- The Washington Times - Tuesday, November 23, 2021

Most working-age Americans still believe the day after Thanksgiving is best for finding deals and don’t want Black Friday sales events to occupy the entire month, according to a new survey.

Consumer research firm Attest conducted an online poll of 1,000 consumers Nov.11-13 and found that 58% still believe in Black Friday for shopping deals. It also found “fatigue … for monthlong Black Friday bonanzas,” with a combined 69% of respondents saying sales events should be limited to one to three days.

Overall, 46% said they will buy something on Black Friday and 22% will spend between $300 and $500. One-third of respondents said they were uncertain about shopping in person that day.

Attest CEO Jeremy King cited supply chain disruptions and COVID-19 concerns to explain why 58% of respondents said they plan to buy products both in-person and online this year, with a quarter purchasing items exclusively online and just 17% planning to shop solely in-store.

“While this data doesn’t necessarily point to a reduction in crowds, it does show that Americans have become dependent on e-commerce and quite like having the option to skip lines and buy online,” Mr. King told The Washington Times.

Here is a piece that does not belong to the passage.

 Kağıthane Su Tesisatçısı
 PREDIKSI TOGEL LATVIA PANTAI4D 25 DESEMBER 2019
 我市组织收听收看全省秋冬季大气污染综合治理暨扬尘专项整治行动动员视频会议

He said it’s noteworthy that 65% of respondents, most of them millennials, said they feel comfortable shopping in-store regardless of the pandemic.

“What’s even more interesting is that in light of the ongoing pandemic a sizable majority of nearly two-thirds say they are ‘comfortable’ shopping in-person, while only 17% cite being apprehensive about journeying into brick-and-mortars,” Mr. King said.

He noted that 41% of consumers surveyed still want to see masks required in stores and 31% want retailers to limit the number of shoppers allowed inside at the same time.

The survey also found that 42% started their Christmas shopping earlier than usual due to fears that global supply chain issues will result in empty shelves closer to the winter holidays.

Retailers already have taken note of this reduced consumer interest in waiting until Black Friday to make holiday purchases on a single day of in-store discounts.

The Times reported Nov. 11 that ongoing pandemic factors and global supply shortages have transformed Black Friday this year into a monthlong savings event, with major retailers like Target and Walmart rolling out their traditional Black Friday deals weeks in advance.

American consumers are widely expected to spend a record amount online this holiday season, even if they also do some of their shopping in-store.

Attest’s poll released Tuesday found that 1 in 5 consumers will not buy any products on Black Friday.

For those seeking in-store deals on Black Friday, technology products will be the target of 69% and clothing of 68% of survey respondents. Additionally, 51% of respondents will seek home goods, 39% will pursue beauty products and 30% plan to hunt for kitchen appliances.

Attest said consumers planning to shop on Black Friday itself were most likely to select Walmart as their top choice for sales, followed by Amazon, Target and Macy’s.